• [Objective]
Rename "textured ceiling" to "popcorn ceiling" everywhere in the items below, leaving all other text unchanged, and leave the pictures out of your answer.

Data taken from a collection:
★ ★ ★ ★ ★ ★ ★
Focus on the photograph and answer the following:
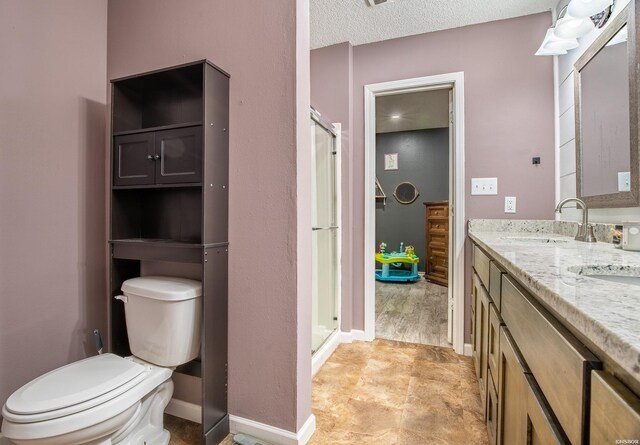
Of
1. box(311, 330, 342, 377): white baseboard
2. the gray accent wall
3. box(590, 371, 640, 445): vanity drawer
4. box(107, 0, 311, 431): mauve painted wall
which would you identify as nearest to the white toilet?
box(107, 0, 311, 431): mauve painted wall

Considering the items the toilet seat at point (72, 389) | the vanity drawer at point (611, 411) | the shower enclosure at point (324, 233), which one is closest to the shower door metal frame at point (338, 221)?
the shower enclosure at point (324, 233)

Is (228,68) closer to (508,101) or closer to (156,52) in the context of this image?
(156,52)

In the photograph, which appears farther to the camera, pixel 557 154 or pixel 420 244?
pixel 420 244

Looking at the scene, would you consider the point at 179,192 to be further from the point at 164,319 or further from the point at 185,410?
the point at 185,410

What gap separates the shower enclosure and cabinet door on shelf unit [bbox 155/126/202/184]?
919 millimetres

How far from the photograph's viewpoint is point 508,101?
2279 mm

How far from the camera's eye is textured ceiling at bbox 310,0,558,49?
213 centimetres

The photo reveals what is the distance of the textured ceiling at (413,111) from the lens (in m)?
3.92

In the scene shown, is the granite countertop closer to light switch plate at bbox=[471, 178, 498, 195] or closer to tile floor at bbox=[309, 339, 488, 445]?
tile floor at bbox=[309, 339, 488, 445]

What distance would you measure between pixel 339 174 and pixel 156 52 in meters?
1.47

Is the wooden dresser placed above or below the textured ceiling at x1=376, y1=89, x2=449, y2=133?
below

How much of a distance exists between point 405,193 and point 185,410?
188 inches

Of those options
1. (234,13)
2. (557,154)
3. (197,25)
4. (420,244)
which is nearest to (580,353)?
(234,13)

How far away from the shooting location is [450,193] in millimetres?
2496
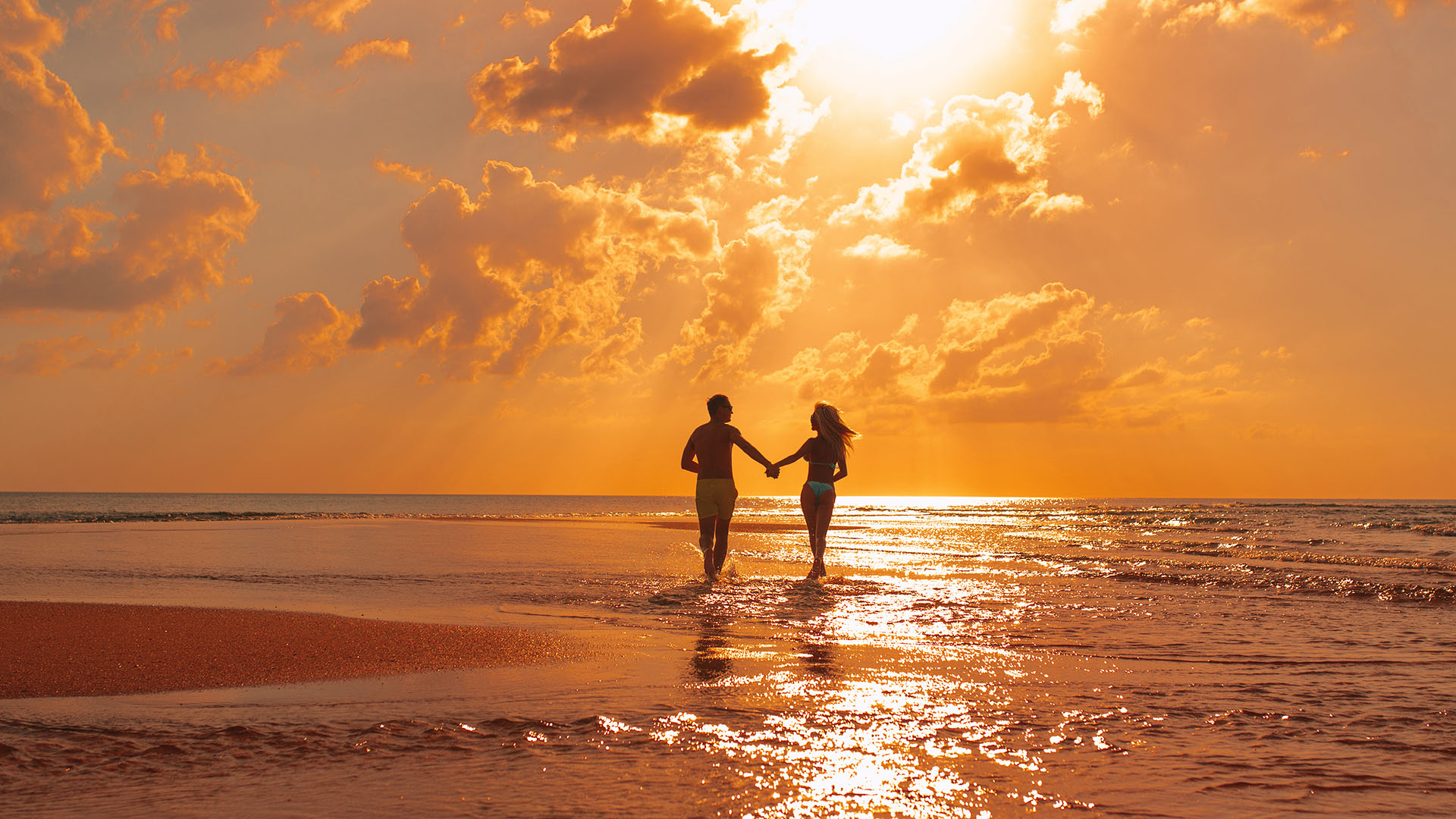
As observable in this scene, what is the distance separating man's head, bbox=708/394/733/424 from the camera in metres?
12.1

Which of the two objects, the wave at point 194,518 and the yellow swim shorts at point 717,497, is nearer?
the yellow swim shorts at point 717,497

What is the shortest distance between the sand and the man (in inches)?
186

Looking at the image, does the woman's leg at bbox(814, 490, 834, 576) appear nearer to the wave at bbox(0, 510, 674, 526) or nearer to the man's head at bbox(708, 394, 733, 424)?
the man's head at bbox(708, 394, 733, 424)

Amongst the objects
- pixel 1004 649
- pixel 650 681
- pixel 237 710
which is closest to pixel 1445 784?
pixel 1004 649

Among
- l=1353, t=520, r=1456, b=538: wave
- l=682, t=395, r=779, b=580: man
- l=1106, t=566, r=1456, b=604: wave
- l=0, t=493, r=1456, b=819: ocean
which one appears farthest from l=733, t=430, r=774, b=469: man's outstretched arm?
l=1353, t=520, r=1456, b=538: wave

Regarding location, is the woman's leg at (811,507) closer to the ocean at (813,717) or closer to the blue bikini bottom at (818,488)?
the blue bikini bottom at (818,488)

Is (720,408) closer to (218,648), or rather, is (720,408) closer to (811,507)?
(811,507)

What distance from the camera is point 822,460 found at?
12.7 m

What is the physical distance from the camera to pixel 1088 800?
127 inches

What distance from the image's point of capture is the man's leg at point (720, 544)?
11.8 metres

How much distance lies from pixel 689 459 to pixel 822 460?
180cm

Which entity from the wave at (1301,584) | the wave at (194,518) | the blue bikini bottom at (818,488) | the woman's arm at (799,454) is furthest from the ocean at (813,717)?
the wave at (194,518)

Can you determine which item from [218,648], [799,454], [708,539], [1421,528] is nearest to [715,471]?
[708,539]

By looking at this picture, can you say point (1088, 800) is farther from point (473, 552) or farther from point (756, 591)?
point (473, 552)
★ ★ ★ ★ ★ ★ ★
• [Answer for the task]
Focus on the photograph and answer the following:
Of
1. box(311, 330, 342, 377): white baseboard
2. the gray accent wall
3. box(590, 371, 640, 445): vanity drawer
4. box(107, 0, 311, 431): mauve painted wall
which would you identify as nearest to the white toilet?
box(107, 0, 311, 431): mauve painted wall

Considering the items the toilet seat at point (72, 389) | the vanity drawer at point (611, 411) | the shower enclosure at point (324, 233), which one is closest to the shower door metal frame at point (338, 221)?
the shower enclosure at point (324, 233)

Is (228,68) closer to (508,101) or closer to (156,52) in the context of this image?
(156,52)

In the photograph, which appears farther to the camera, pixel 557 154 or pixel 420 244?
pixel 420 244

Looking at the scene, would you consider the point at 179,192 to be further from the point at 164,319 or further from the point at 185,410?
the point at 185,410

What gap separates the shower enclosure and cabinet door on shelf unit [bbox 155/126/202/184]?
919 millimetres

How far from the photograph's viewpoint is point 508,101?
2279 mm

How far from the camera's eye is popcorn ceiling at bbox 310,0,558,49?
213 centimetres

The photo reveals what is the distance of the popcorn ceiling at (413,111) from the lens (in m)?
3.92

In the scene shown, is the granite countertop closer to light switch plate at bbox=[471, 178, 498, 195] or closer to tile floor at bbox=[309, 339, 488, 445]?
tile floor at bbox=[309, 339, 488, 445]

What distance would you measure between pixel 339 174 and pixel 156 52 in meters?
1.47

Is the wooden dresser placed above or below the popcorn ceiling at x1=376, y1=89, x2=449, y2=133?
below

How much of a distance exists between point 405,193 and point 185,410?
188 inches

Of those options
1. (234,13)
2. (557,154)
3. (197,25)
4. (420,244)
which is nearest to (580,353)?
(234,13)

How far away from the shooting location is [450,193] in millimetres?
2496
As observable in this scene, what is the distance separating man's head, bbox=708/394/733/424 from the camera in metres?
12.1

Which of the two objects, the wave at point 194,518 and the yellow swim shorts at point 717,497, is nearer?
the yellow swim shorts at point 717,497

What is the shortest distance between the sand and the man (in inches)?
186

Looking at the image, does the woman's leg at bbox(814, 490, 834, 576) appear nearer to the wave at bbox(0, 510, 674, 526) or nearer to the man's head at bbox(708, 394, 733, 424)?
the man's head at bbox(708, 394, 733, 424)

Amongst the objects
- pixel 1004 649
- pixel 650 681
- pixel 237 710
which is closest to pixel 1445 784?
pixel 1004 649

Among
- l=1353, t=520, r=1456, b=538: wave
- l=682, t=395, r=779, b=580: man
- l=1106, t=566, r=1456, b=604: wave
- l=0, t=493, r=1456, b=819: ocean
which one appears farthest from l=733, t=430, r=774, b=469: man's outstretched arm?
l=1353, t=520, r=1456, b=538: wave

Regarding location, is the woman's leg at (811,507) closer to the ocean at (813,717) or closer to the blue bikini bottom at (818,488)?
the blue bikini bottom at (818,488)

Is (720,408) closer to (218,648), or rather, is (720,408) closer to (811,507)?
(811,507)

What distance from the camera is point 822,460 found at?
12.7 m

What is the physical distance from the camera to pixel 1088 800?
127 inches

What distance from the image's point of capture is the man's leg at point (720, 544)?
11.8 metres

How much distance lies from pixel 689 459 to pixel 822 460?
180cm

Which entity from the wave at (1301,584) | the wave at (194,518) | the blue bikini bottom at (818,488) | the woman's arm at (799,454) is furthest from the ocean at (813,717)?
the wave at (194,518)

Can you determine which item from [218,648], [799,454], [708,539], [1421,528] is nearest to [715,471]?
[708,539]

By looking at this picture, can you say point (1088, 800) is farther from point (473, 552) or farther from point (756, 591)?
point (473, 552)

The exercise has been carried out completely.